Die EU und Vietnam sind im Geschäft
12. Februar 2020Der vietnamesische Journalist Pham Chi Dung wurde Ende 2019 in seinem Haus in Ho-Chi-Minh-Stadt festgenommen und kurz darauf wegen "Verbreitung staatsfeindlicher Propaganda" angeklagt. Sollte Pham Chi Dung verurteilt werden, droht ihm laut Reporter ohne Grenzen (RoG) eine Haftstrafe von bis zu zwölf Jahren. RoG bezeichnet die Verhaftung des Journalisten als "weiteren Beleg für die komplette Unfähigkeit des vietnamesischen Regimes, Informationen zu tolerieren, die nicht aus der eigenen Propagandamaschinerie stammen".
Gerade wegen solcher Fälle stemmen sich viele Menschenrechtsorganisationen vehement gegen das vereinbarte Freihandelsabkommen (EVFTA) zwischen der Europäischen Union und Vietnam. Ein Pakt, für den sich an diesem Mittwoch im EU-Parlament im französischen Straßburg die Mehrheit der Abgeordneten aussprach. 28 Organisationen, darunter Human Rights Watch (HRW) hatten von den Abgeordneten gefordert, das Votum zu vertagen bis die Regierung Vietnams zustimme, "konkrete und überprüfbare Maßnahmen beim Schutz von Arbeitnehmer- und Menschenrechten einzuhalten".

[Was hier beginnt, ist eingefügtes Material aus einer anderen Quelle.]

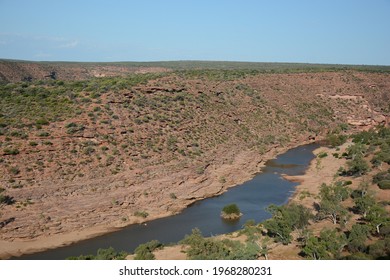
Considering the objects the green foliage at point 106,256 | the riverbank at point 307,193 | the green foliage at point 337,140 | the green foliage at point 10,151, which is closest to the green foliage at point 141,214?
the riverbank at point 307,193

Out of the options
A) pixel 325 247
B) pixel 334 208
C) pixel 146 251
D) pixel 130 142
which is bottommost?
pixel 146 251

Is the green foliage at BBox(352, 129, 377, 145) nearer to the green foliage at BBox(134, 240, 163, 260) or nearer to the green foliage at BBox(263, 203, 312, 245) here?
the green foliage at BBox(263, 203, 312, 245)

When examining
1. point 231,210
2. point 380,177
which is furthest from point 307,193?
point 231,210

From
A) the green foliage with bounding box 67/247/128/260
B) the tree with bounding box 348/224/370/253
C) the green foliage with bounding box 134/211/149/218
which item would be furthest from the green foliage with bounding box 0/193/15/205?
the tree with bounding box 348/224/370/253

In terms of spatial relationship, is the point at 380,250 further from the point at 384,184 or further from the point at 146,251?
the point at 384,184

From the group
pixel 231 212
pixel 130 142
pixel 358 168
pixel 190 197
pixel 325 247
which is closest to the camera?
pixel 325 247

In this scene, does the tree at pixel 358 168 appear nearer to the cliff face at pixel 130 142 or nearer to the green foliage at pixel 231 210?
the cliff face at pixel 130 142

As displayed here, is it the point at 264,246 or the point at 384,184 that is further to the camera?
the point at 384,184
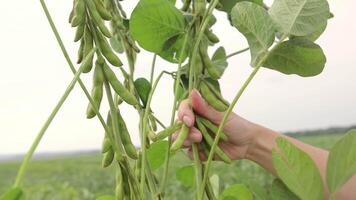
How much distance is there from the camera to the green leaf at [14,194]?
0.39 meters

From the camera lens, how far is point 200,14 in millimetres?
730

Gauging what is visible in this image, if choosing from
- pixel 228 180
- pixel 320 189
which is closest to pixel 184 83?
pixel 320 189

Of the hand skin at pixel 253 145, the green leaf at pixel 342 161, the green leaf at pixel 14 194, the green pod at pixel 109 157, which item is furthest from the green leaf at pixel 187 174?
the green leaf at pixel 14 194

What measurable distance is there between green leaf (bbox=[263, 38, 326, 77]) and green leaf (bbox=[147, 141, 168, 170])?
0.83 feet

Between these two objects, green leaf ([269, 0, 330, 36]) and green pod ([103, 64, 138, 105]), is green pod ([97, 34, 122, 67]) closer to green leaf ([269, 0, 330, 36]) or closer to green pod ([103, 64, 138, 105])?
green pod ([103, 64, 138, 105])

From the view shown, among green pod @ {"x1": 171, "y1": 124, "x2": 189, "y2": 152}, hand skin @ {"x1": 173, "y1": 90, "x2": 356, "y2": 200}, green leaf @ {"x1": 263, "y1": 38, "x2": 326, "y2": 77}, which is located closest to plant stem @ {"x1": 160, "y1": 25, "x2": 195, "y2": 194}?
green pod @ {"x1": 171, "y1": 124, "x2": 189, "y2": 152}

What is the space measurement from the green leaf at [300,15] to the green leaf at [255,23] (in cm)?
1

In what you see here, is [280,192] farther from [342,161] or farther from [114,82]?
[114,82]

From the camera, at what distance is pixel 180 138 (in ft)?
2.10

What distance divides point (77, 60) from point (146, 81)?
0.17 metres

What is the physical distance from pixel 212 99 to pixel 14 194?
0.35m

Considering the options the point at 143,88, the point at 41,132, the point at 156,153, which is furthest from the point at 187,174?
the point at 41,132

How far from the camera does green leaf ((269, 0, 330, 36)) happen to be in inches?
23.1

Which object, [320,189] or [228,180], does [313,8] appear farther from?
[228,180]
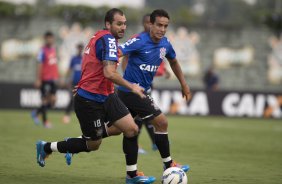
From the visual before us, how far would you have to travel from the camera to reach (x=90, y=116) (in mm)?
9062

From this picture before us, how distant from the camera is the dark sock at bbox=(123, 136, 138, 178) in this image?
29.7 feet

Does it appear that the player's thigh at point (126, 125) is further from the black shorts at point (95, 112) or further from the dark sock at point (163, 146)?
the dark sock at point (163, 146)

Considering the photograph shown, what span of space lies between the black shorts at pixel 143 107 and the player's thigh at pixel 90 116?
929 mm

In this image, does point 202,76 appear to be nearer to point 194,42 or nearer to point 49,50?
point 194,42

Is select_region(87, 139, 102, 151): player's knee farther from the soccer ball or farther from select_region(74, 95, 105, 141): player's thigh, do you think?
the soccer ball

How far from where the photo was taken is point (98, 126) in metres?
9.09

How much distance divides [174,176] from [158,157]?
361 centimetres

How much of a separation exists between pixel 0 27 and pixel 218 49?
10172 millimetres

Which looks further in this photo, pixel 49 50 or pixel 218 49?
pixel 218 49

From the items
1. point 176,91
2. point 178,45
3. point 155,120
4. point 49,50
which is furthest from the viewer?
point 178,45

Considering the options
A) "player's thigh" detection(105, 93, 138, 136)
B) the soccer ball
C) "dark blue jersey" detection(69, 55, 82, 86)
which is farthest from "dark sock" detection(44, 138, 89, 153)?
"dark blue jersey" detection(69, 55, 82, 86)

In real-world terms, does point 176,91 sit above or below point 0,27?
below

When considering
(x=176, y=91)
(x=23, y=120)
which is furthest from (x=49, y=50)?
(x=176, y=91)

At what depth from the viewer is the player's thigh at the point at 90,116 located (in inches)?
357
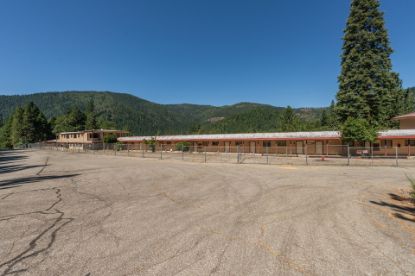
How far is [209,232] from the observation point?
6121 mm

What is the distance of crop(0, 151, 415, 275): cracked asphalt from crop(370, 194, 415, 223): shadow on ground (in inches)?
1.5

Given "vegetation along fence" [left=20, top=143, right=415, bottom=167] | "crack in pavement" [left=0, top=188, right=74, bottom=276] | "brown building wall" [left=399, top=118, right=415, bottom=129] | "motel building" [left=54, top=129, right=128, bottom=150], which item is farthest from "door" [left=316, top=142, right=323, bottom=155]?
"motel building" [left=54, top=129, right=128, bottom=150]

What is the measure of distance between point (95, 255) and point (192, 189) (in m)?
6.95

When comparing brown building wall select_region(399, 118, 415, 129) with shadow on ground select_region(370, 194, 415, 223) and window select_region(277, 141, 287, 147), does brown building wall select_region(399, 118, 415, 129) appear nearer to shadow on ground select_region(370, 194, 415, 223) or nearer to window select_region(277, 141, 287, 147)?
window select_region(277, 141, 287, 147)

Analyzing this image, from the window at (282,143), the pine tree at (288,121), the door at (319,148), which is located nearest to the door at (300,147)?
the window at (282,143)

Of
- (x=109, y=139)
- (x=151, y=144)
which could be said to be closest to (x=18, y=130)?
(x=109, y=139)

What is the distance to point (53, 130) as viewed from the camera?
328 ft

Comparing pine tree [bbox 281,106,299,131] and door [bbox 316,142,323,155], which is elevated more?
pine tree [bbox 281,106,299,131]

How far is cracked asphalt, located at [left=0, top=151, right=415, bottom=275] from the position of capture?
449 centimetres

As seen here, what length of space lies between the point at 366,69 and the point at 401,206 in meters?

EU-Handelskommissar Phil Hogan hatte am Dienstag vor dem EU-Parlament in Straßburg zwar eingeräumt, dass die Menschenrechtslage sicher ein Problem sei in der Beziehung zu Vietnam. Wie andere Befürworter des Deals betonte er aber, dass die EU nur durch das Handelsabkommen Reformen im Land voranbringen könne. Der SPD-Abgeordnete und Vorsitzende des Handelsausschusses im EU-Parlament Bernd Lange teilte nach dem Votum mit, die EU wolle durch das Handelsabkommen die Lebensbedingungen der Menschen in Vietnam verbessern. "Isolation ändert ein Land und seine Machtverhältnisse nicht, sondern zementiert bestehende Verhältnisse", so Lange
Vietnam als zweitwichtigster Handelspartner der EU in Südostasien
Die größte Rolle für die Brüsseler EU-Kommission dürften allerdings wirtschaftliche Gründe spielen. In den kommenden Jahren sollen stufenweise 99 Prozent aller Zölle auf beiden Seiten abgeschafft werden. Außerdem sollen EU-Unternehmen leichter an öffentliche Aufträge in Vietnam kommen. Und es sollen bürokratische Hürden fallen, indem Vietnam etwa internationale Standards einführt und EU-Zertifikate akzeptiert. Phil Hogan bezeichnet das Abkommen mit Vietnam als das ambitionierteste, das die EU jemals mit einem Entwicklungsland geschlossen habe.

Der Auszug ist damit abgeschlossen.